(Dataset records)
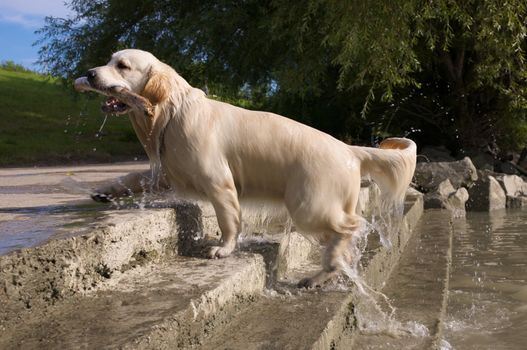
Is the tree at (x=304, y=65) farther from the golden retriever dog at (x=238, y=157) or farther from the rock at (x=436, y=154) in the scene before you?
the golden retriever dog at (x=238, y=157)

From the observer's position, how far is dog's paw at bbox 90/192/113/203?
4.33 metres

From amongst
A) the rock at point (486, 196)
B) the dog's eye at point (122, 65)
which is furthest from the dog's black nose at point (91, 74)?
the rock at point (486, 196)

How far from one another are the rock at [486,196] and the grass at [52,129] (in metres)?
6.81

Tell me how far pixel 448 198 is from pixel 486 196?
1416 mm

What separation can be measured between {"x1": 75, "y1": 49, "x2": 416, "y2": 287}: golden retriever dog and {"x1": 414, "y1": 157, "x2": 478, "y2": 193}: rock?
308 inches

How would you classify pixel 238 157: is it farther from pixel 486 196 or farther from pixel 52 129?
pixel 52 129

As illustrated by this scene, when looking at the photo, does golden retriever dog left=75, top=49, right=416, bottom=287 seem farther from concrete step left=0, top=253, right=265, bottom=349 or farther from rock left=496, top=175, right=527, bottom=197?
rock left=496, top=175, right=527, bottom=197

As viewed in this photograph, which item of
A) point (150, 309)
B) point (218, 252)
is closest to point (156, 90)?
point (218, 252)

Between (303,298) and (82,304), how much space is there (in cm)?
119

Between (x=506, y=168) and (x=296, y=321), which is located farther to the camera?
(x=506, y=168)

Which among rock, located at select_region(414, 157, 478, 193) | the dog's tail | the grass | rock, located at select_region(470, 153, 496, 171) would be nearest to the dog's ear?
the dog's tail

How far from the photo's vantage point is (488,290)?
504 cm

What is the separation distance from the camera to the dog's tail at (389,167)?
3.83 meters

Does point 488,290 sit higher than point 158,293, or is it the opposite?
point 158,293
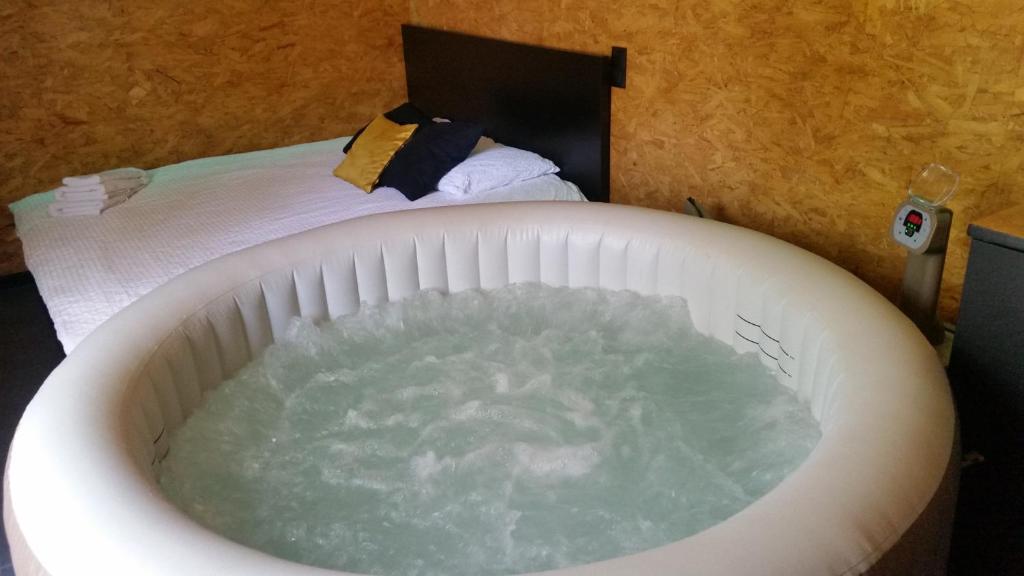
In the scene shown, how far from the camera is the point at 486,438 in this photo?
5.48ft

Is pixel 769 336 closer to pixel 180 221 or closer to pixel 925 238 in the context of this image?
pixel 925 238

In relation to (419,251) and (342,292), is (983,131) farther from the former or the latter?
(342,292)

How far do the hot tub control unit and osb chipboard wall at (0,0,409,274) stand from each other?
288cm

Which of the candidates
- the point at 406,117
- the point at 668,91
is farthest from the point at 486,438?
the point at 406,117

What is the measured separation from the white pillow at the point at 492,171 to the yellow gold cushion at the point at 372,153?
0.28 metres

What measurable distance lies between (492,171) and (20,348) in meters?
1.89

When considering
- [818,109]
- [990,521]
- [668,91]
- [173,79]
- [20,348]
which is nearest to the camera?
[990,521]

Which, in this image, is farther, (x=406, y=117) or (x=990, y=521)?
(x=406, y=117)

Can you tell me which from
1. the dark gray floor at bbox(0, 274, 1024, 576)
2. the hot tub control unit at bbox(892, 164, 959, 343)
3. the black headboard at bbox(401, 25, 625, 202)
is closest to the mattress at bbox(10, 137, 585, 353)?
the black headboard at bbox(401, 25, 625, 202)

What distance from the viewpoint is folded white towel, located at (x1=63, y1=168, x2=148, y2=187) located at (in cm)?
306

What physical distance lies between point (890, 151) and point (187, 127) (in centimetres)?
303

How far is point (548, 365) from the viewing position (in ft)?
6.35

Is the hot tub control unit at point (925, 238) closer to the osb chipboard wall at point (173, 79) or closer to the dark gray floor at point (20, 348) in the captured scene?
the dark gray floor at point (20, 348)

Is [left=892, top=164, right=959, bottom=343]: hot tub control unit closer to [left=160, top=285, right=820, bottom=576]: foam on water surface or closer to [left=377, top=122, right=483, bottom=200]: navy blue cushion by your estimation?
[left=160, top=285, right=820, bottom=576]: foam on water surface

* Short task *
Copy every line of the material above word for word, leaving out the pictures.

* Exercise response *
Is the tree at (x=304, y=65) farther from the golden retriever dog at (x=238, y=157) or farther from the rock at (x=436, y=154) in the scene before you?
the golden retriever dog at (x=238, y=157)

From the observer's position, how far is dog's paw at bbox 90/192/113/203?
4.33 metres

From amongst
A) the rock at point (486, 196)
B) the dog's eye at point (122, 65)
which is furthest from the dog's black nose at point (91, 74)?
the rock at point (486, 196)

How far from one another are the rock at [486,196] and the grass at [52,129] (in metres)?
6.81

Tell me how far pixel 448 198 is from pixel 486 196?
1416 mm

What separation can be measured between {"x1": 75, "y1": 49, "x2": 416, "y2": 287}: golden retriever dog and {"x1": 414, "y1": 157, "x2": 478, "y2": 193}: rock?
308 inches

How would you classify pixel 238 157: is it farther from pixel 486 196 or farther from pixel 52 129?
pixel 52 129

As illustrated by this scene, when looking at the photo, does golden retriever dog left=75, top=49, right=416, bottom=287 seem farther from concrete step left=0, top=253, right=265, bottom=349 or farther from rock left=496, top=175, right=527, bottom=197?
rock left=496, top=175, right=527, bottom=197

As viewed in this photograph, which item of
A) point (150, 309)
B) point (218, 252)
is closest to point (156, 90)?
point (218, 252)

Between (303,298) and (82,304), how much space is there (in cm)?
119

Between (x=506, y=168) and (x=296, y=321), which is located farther to the camera?
(x=506, y=168)

Which among rock, located at select_region(414, 157, 478, 193) | the dog's tail | the grass | rock, located at select_region(470, 153, 496, 171) would be nearest to the dog's ear?
the dog's tail

How far from the photo's vantage point is (488,290)?
504 cm

What is the separation distance from the camera to the dog's tail at (389,167)?
3.83 meters

Does point 488,290 sit higher than point 158,293, or is it the opposite?
point 158,293
In the scene shown, how far from the camera is the point at 486,438 in this photo?
5.48ft

Is pixel 769 336 closer to pixel 180 221 or closer to pixel 925 238 in the context of this image?
pixel 925 238

In relation to (419,251) and (342,292), is (983,131) farther from the former or the latter?
(342,292)

How far do the hot tub control unit and osb chipboard wall at (0,0,409,274) stand from each other?
288cm

Which of the candidates
- the point at 406,117
- the point at 668,91
is farthest from the point at 486,438?
the point at 406,117

What is the measured separation from the white pillow at the point at 492,171 to the yellow gold cushion at the point at 372,153?
0.28 metres

What measurable distance lies between (492,171) and (20,348) in meters?
1.89

When considering
- [818,109]
- [990,521]
- [668,91]
- [173,79]
- [20,348]
which is nearest to the camera?
[990,521]

Which, in this image, is farther, (x=406, y=117) or (x=990, y=521)?
(x=406, y=117)

Can you tell me which from
1. the dark gray floor at bbox(0, 274, 1024, 576)
2. the hot tub control unit at bbox(892, 164, 959, 343)
3. the black headboard at bbox(401, 25, 625, 202)
is closest to the mattress at bbox(10, 137, 585, 353)?
the black headboard at bbox(401, 25, 625, 202)

What distance from the viewpoint is folded white towel, located at (x1=63, y1=168, x2=148, y2=187) located at (in cm)?
306

What physical distance lies between point (890, 151) and point (187, 127) (in centimetres)?
303

How far is point (548, 365) from the viewing position (in ft)?
6.35

Is the hot tub control unit at point (925, 238) closer to the osb chipboard wall at point (173, 79) or closer to the dark gray floor at point (20, 348) in the captured scene?
the dark gray floor at point (20, 348)

Is [left=892, top=164, right=959, bottom=343]: hot tub control unit closer to [left=160, top=285, right=820, bottom=576]: foam on water surface or closer to [left=377, top=122, right=483, bottom=200]: navy blue cushion by your estimation?
[left=160, top=285, right=820, bottom=576]: foam on water surface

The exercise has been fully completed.